Em temperamento e em histórico, Abe e Suga são como a noite e o dia. O atual premiê é carismático e visionário, ao passo que seu tecnocrata sucessor é discreto e meticuloso. Abe é filho e neto de ministros, criado na elite de Tóquio e acostumado desde o berço a lidar com dirigentes estrangeiros; Suga procede de uma modesta família de agricultores de Akinomiya, no frio norte do país, e começou sua vida profissional fabricando caixas de papelão. Pagou os estudos de direito trabalhando em um mercado e como faz-tudo num jornal, antes de entrar para a política como secretário de um vereador em Yokohama, a cidade onde desenvolveu a maior parte de sua carreira como deputado. Sua experiência internacional é mínima; sua capacidade de liderança nunca foi testada.

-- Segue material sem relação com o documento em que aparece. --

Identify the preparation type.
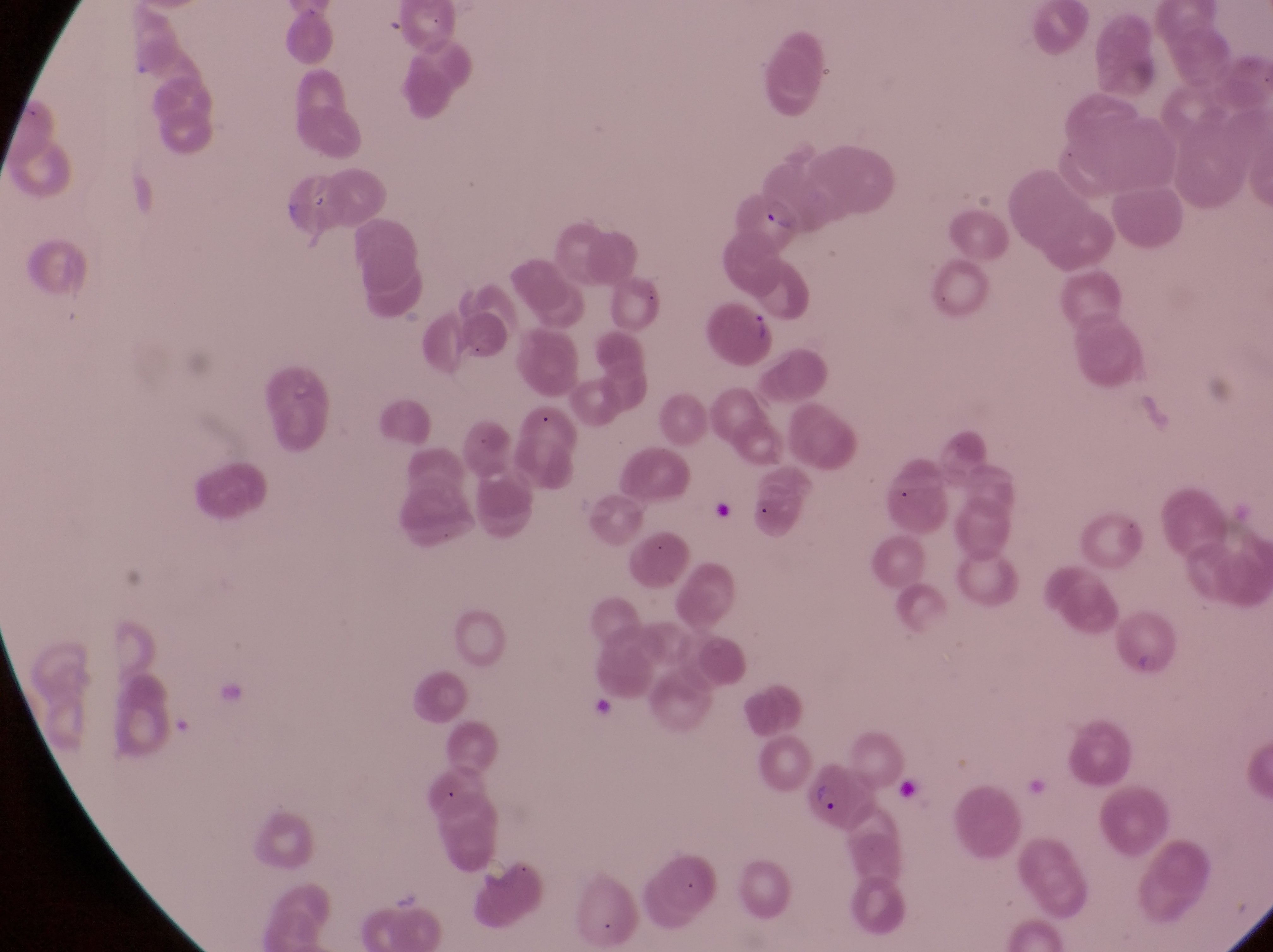

Thin blood smear.

Approximate bounding boxes as left top right bottom in pixels.
Summary:
  - Parasitised red blood cell locations: 708 294 783 369; 808 764 880 832
  - Capture: smartphone photograph through the eyepiece of an Olympus CX-23 microscope
  - Magnification: 1000x
  - Field of view: single
  - Country: Uganda
  - Image size: 1273×952 pixels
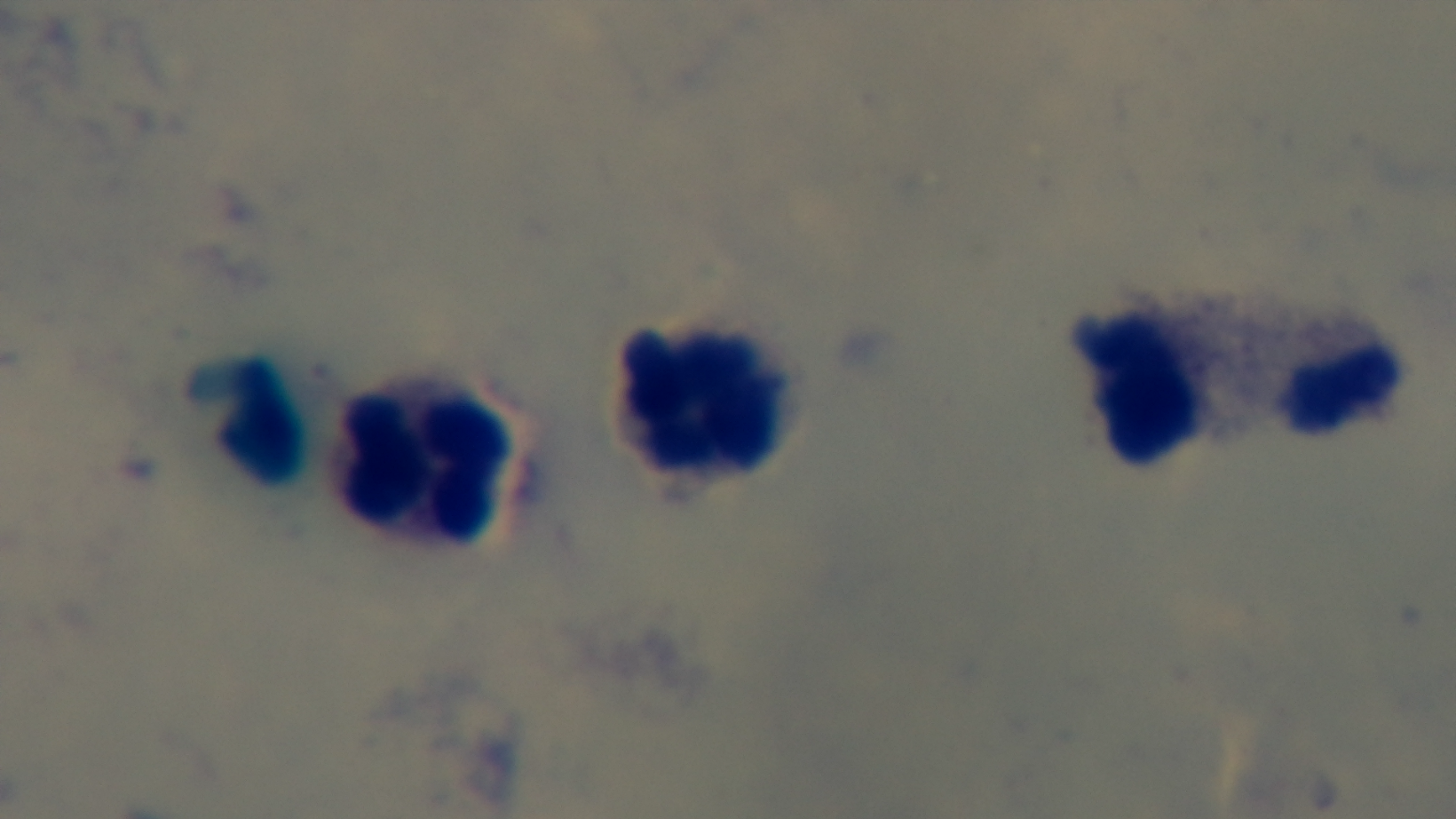

objective: 100x oil immersion
preparation: thick smear
stain: Giemsa
modality: light microscopy
capture: mounted 4K digital camera
field_of_view: one from the slide
malaria_status: negative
State which cell type is depicted.
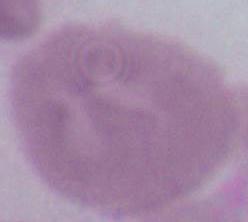
This is an erythrocyte.

Summary:
  - Magnification: 1000x
  - Modality: micrograph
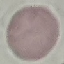

Summary:
  - Malaria status: uninfected
  - Capture: smartphone through the microscope eyepiece
  - Image type: automatically extracted cell patch, resized to 64 × 64 pixels
  - Preparation: thin blood smear
  - Stain: Giemsa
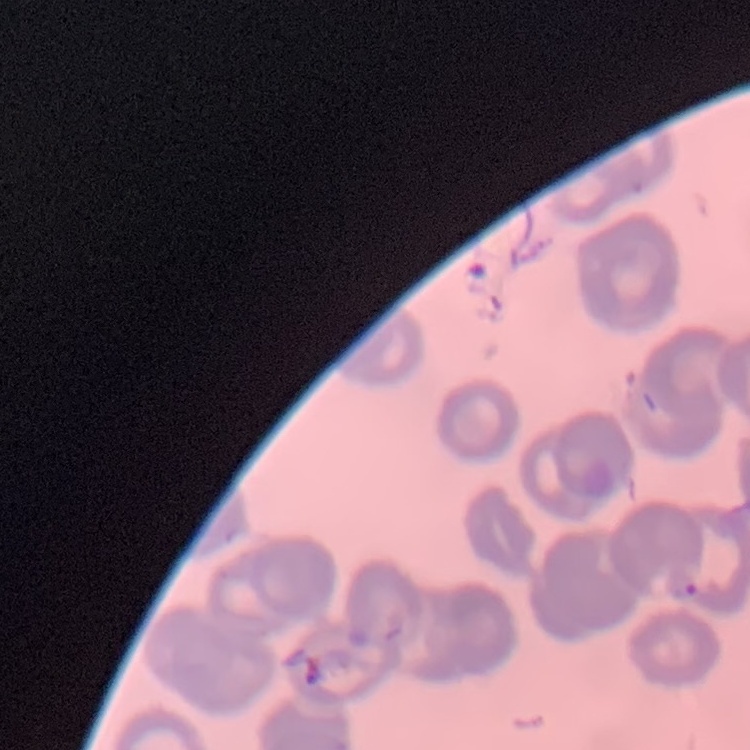
Summary:
  - Erythrocyte morphology: rouleaux formation
  - Stain: Field's or Giemsa
  - Image type: one tile cut from a larger photomicrograph
  - Preparation: thin peripheral smear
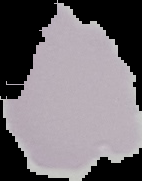

Summary:
  - Preparation: thin blood film
  - Image size: 142×181 pixels
  - Malaria status: uninfected
  - Image type: segmented cell region on a black background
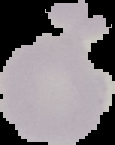

Image is 115×145 pixels. Malaria status: uninfected. The area outside the segmented cell region is set to black. From a thin blood smear.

Mas poucos conhecem melhor as entranhas do Governo ou o pensamento de Abe. Durante os sete anos e oito meses de mandato deste, Suga esteve lealmente ao seu lado, comunicando a mensagem do chefe, impassível em momentos de escândalos ou demissões de ministros. Quando caiu o primeiro gabinete dele, em 2007, Suga —então seu ministro da Comunicação— o estimulou a não desistir e prometeu que voltariam ao poder.
Conseguiram. Cinco anos mais tarde, e depois de uma etapa em que chegou a ser considerado uma figura irrelevante do passado, Abe retornava ao Kantei, a sede do Executivo. Que tenha se tornado o chefe de Governo mais duradouro da história japonesa contemporânea, após anos de líderes fugazes, deve-se em boa parte ao trabalho de bastidores do seu braço direito. É um perfeito conhecedor de como conseguir a colaboração dos funcionários e conta com contatos imbatíveis nos meios de comunicação, onde é temido e respeitado na mesma medida. Como chefe de gabinete, suas nomeações burocráticas ajudaram a concentrar a tomada de decisões no escritório do primeiro-ministro, em detrimento de outros ministérios ou do próprio Parlamento, fazendo dele o líder com mais poder neste país nas últimas décadas.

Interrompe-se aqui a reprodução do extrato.